══ TEXT ══

Earlier this week, the federal appeals court that governs North Carolina and other mid-Atlantic states held, in a 2-1 decision, that the display of a cross on public property in Maryland and its maintenance by state government violated the U.S. Constitution.
The government and others argued that it was simply part of a war memorial, rather than a government endorsement or entanglement with Christianity that violates the Constitution’s First Amendment.
The court found that the government’s display and maintenance of the cross has a “primary effect” that advances or endorses the Christian religion and fosters “an excessive entanglement between government and religion.” For these reasons, the court ruled that the cross violates the First Amendment.
The cross at issue is shown in the picture above.
The court deciding the case, the U.S. Court of Appeals for the Fourth Circuit, has jurisdiction over North Carolina, South Carolina, Virginia, West Virginia, and Maryland. Its decisions are binding on federal trial courts in those states.
This post provides summarizes aspects of the court’s analysis. Most all of the below quotes from or paraphrases the court’s written opinion explaining its ruling (quote marks are not used in many cases below to make it more readable).
What do you think of the court’s reasoning and conclusion?
1. History of the Cross at Issue
About 100 years ago, a private group in Maryland began raising money to build a giant cross to honor deceased WW I soldiers from the area, requiring each donor to sign a pledge stating that “TRUSTING IN GOD, THE SUPREME RULER OF THE UNIVERSE, … WITH OUR MOTTO, “ONE GOD, ONE COUNTRY AND ONE FLAG,” WE CONTRIBUTE TO THIS MEMORIAL CROSS COMMEMORATING THE MEMORY OF THOSE WHO HAVE NOT DIED IN VAIN.”
The group ran out of money, but an American Legion post assumed responsibility, holding a fundraiser and various services at which Christian prayer was undertaken.
The Legion built the cross a few years later on city-owned land. The dedication ceremony included Christian prayers and no other religion was represented.
“Over the years, memorial services continued to occur on a regular basis at the Cross, and those services often included prayer at invocations and benedictions…. Sunday worship services have at times been held at the Cross. Nothing in the record indicates that any of these services represented any faith other than Christianity.”

═══
══ DATASET EXCERPT ══

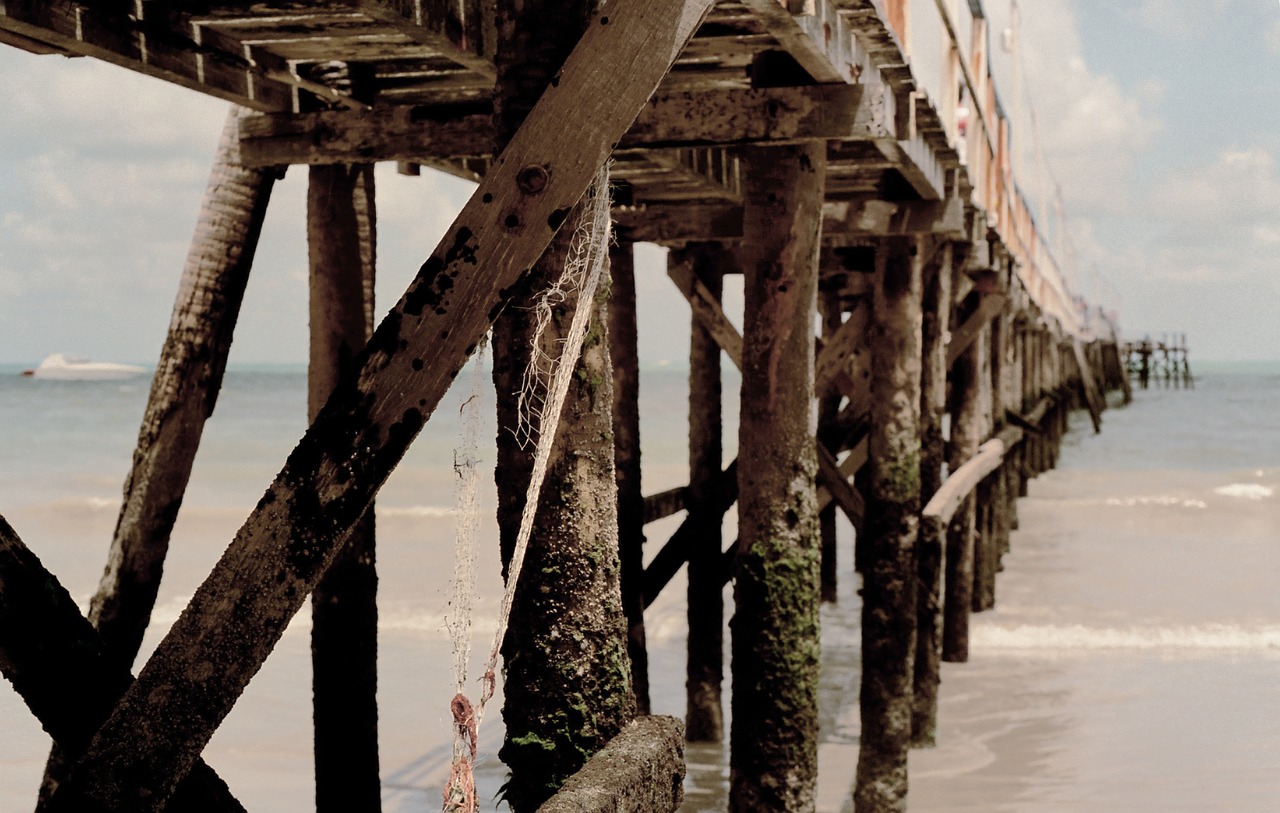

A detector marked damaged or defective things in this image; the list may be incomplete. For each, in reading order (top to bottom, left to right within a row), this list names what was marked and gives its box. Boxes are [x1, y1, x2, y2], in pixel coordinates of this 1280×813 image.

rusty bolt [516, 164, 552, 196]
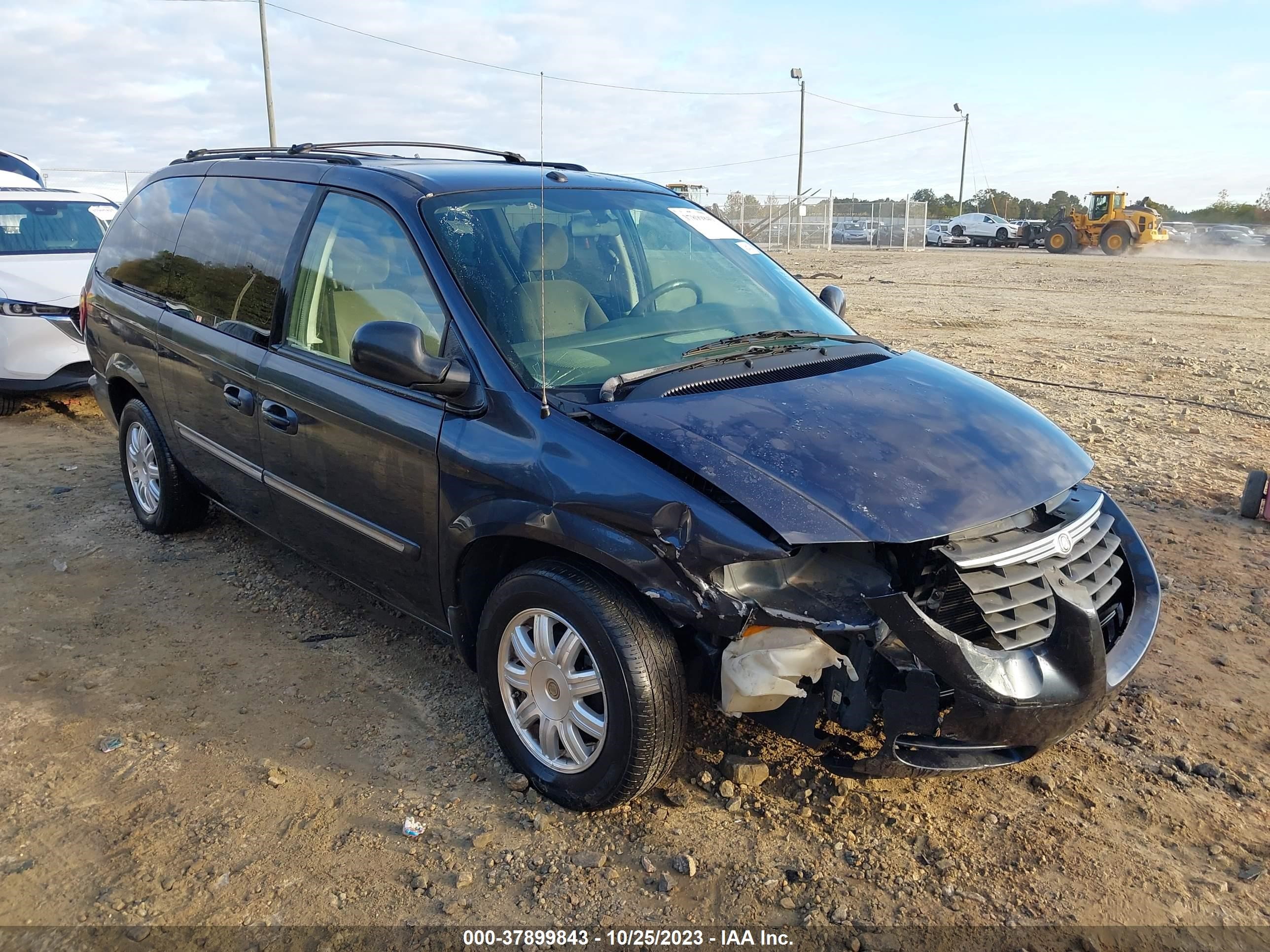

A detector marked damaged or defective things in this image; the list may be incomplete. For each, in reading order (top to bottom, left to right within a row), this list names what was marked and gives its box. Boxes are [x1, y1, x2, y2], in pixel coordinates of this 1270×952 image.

═══

**REQUIRED ACTIONS:**
1. Answer these questions using the post about the Maryland cross ruling.
(a) By what vote did the appeals court decide the case?
(b) Over which states does the U.S. Court of Appeals for the Fourth Circuit have jurisdiction?
(c) Who took over responsibility for the cross after the private group ran out of money?
2. Proceed with the post about the Maryland cross ruling, picking up after its final sentence.
The data bear no relation to the text.

**ANSWERS TO THE EXERCISES:**
1.
(a) The court decided the case by a 2-1 vote.
(b) It has jurisdiction over North Carolina, South Carolina, Virginia, West Virginia, and Maryland.
(c) An American Legion post took over responsibility.

2.
The state of Maryland obtained title to the Cross and the land on which it sits because of safety concerns: it is in the middle of a busy traffic median. The state has spent over $100,000 to maintain it and set aside another $100,000 ten years ago for renovations.
Today, the 40-foot Cross sits on a traffic island at the busy intersection of Maryland Route 450 and U.S. Route 1 in the city of Bladensburg.
“A small sign titled “Star-Spangled Banner National Historical Trail” is located on a walking path approximately 600 feet north of the Cross. This small sign — which, like the plaque at the base of the Cross, is not readily visible from the highway — serves as the only formal marker identifying the area as a memorial park by stating, “This crossroads has become a place for communities to commemorate their residents in service and in death.””
The other monuments in the park area include a War of 1812 memorial, a WW II memorial, a Korean and Vietnam veterans memorial, and a 9/11 memorial walkway. These monuments are located at least 200 feet away from the Cross.
The other monuments are 10-feet tall or less, and there are no other religious symbols in the park.
2. The Court’s Legal Analysis
The U.S. Constitution provides, “Congress shall make no law respecting an establishment of religion . . . .” U.S. Const. amend. I. This is called the “Establishment Clause.”
This clause guarantees religious liberty and equality to people of all faiths.
Whether an action by a government is unlawful for violation of the Establishment Clause is evaluated under a three-part test set out by the U.S. Supreme Court in a 1971 decision called Lemon v. Kurtzman.
It says to comply with the Establishment Clause, a challenged government display must (1) have a secular purpose; (2) not have a “principal or primary effect” that advances, inhibits, or endorses religion; and (3) not foster “an excessive entanglement between government and religion.” These are called “the Lemon test” or “the Lemon prongs.”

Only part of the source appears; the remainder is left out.